EkologiaNaturaPrzyrodaŚrodowisko

Ryby jedzą plastik i z roku na rok jest coraz gorzej

Każdego dnia ryby na całym świecie zjadają mikroplastik – małe, ledwo widoczne kawałki plastiku, które powstają, gdy większe plastikowe przedmioty, takie jak butelki, torby jednorazowe, czy pojemniki na żywność, rozpadają się na mniejsze kawałki. Trwa to już od jakiegoś czasu, ale naukowcy nie byli do końca pewni, jak długo.

Naukowcy z Loyola University Chicago przyjrzeli się wnętrznościom ryb słodkowodnych zachowanym w zbiorach muzealnych. Odkryli, że ryby żywią się mikroplastikami od lat 50 XX wieku, a ich koncentracja w jelitach z czasem tylko wzrosła.

„Przez ostatnie 10 czy 15 lat w publicznej świadomości był problem z plastikiem w wodzie. Ale tak naprawdę organizmy prawdopodobnie były narażone na plastikowe śmieci od czasu wynalezienia plastiku i nie wiemy, jak wygląda ten historyczny kontekst” – powiedział w oświadczeniu Tim Hoellein, współautor badania.

Wcześniejsze badania wykazały, że spożywanie mikroplastików może powodować tętniaki i zmiany rozrodcze u ryb, a także wpływać na zdolności poznawcze krabów pustelników i osłabiać sprawność fizyczną małży. Istnieją również dowody na to, że mikrodrobiny plastiku przemieszczają się w górę łańcucha pokarmowego i mają potencjalny wpływ na ludzi. Nie jesteśmy pewni, jak złe są mikroplastiki, ale prawie na pewno nie są dla ludzi dobre, mówią naukowcy.

Hoellein i jego zespół chcieli zrozumieć, w jaki sposób mikrodrobiny plastiku gromadziły się w oceanie w ciągu ostatniego stulecia i co to oznaczało dla ryb z przeszłości. Zdali sobie sprawę, że najlepszym miejscem do odwiedzenia jest Muzeum Terenowe w Chicago, gdzie około dwóch milionów okazów ryb jest przechowywanych w alkoholu i przechowywanych w podziemnej kolekcji.
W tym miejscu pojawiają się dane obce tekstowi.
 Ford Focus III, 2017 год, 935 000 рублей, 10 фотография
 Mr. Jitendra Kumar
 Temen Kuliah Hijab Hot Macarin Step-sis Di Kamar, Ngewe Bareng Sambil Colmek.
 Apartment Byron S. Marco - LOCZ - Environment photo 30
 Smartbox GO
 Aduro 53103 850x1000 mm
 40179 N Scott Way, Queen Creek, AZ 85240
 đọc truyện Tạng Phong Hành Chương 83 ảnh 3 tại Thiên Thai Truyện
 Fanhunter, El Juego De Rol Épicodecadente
Skupili się w szczególności na czterech gatunkach: okonia wielkogębowego (Micropterus salmoides), suma kanałowego (Ictalurus punctatus), błyszczyka piaskowego (Notropis stramineus) i babki okrągłej (Neogobius melanostomus). Czterech z nich ma zapisy od 2017 do roku 1900. Naukowcy zebrali również świeże próbki gatunku do badań.

„Bieliśmy te słoiki pełne ryb i znajdowaliśmy okazy, które były w pewnym sensie przeciętne, a nie największe czy najmniejsze, a następnie użyliśmy skalpeli i pęsety, aby wypreparować przewód pokarmowy”, powiedział Loren Hou, główny oświadczenia. „Próbowaliśmy uzyskać co najmniej pięć okazów na dekadę”.
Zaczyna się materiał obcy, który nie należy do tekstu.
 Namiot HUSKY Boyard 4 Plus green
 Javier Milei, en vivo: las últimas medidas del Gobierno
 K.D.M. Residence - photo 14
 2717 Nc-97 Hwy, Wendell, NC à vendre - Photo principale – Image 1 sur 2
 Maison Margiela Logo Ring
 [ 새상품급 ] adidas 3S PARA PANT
Aby faktycznie znaleźć plastik w jelitach ryb, naukowcy potraktowali przewód pokarmowy nadtlenkiem wodoru – substancją, która rozkłada materię organiczną, ale pozostawia plastik w stanie nienaruszonym. Następnie wykorzystali mikroskopy do zidentyfikowania materiałów o podejrzanie gładkich krawędziach, które mogą wskazywać na mikroplastik.

Odkrycia wykazały, że ilość mikrodrobin plastiku w jelitach ryb znacznie wzrosła w miarę upływu czasu produkcji i gromadzenia się większej ilości plastiku w ekosystemie. Przed połową wieku nie było cząstek plastiku. Ale kiedy produkcja plastiku została uprzemysłowiona w latach pięćdziesiątych, stężenia gwałtownie wzrosły.

Chociaż naukowcy nie przyjrzeli się, jak jedzenie tych mikroplastików wpłynęło na ryby, chcieli zmian w przewodzie pokarmowym i zwiększonego stresu – jak widać w poprzednich badaniach. Mają nadzieję, że ich odkrycia posłużą jako sygnał alarmowy do zmiany naszego związku z plastikiem i argumentowali, że celem ich pracy jest przyczynienie się do znalezienia rozwiązań.

„Mikroplastik może pochodzić z rozdrobnionych większych obiektów, ale często z odzieży. Za każdym razem, gdy pierzesz legginsy lub poliestrową koszulę, maleńkie nitki odrywają się i wpadają do źródła wody. To plastik na plecach, a to nie jest sposób, w jaki o tym myśleliśmy”, powiedział Hoellein w oświadczeniu.

Badanie zostało opublikowane w czasopiśmie Ecological Applications.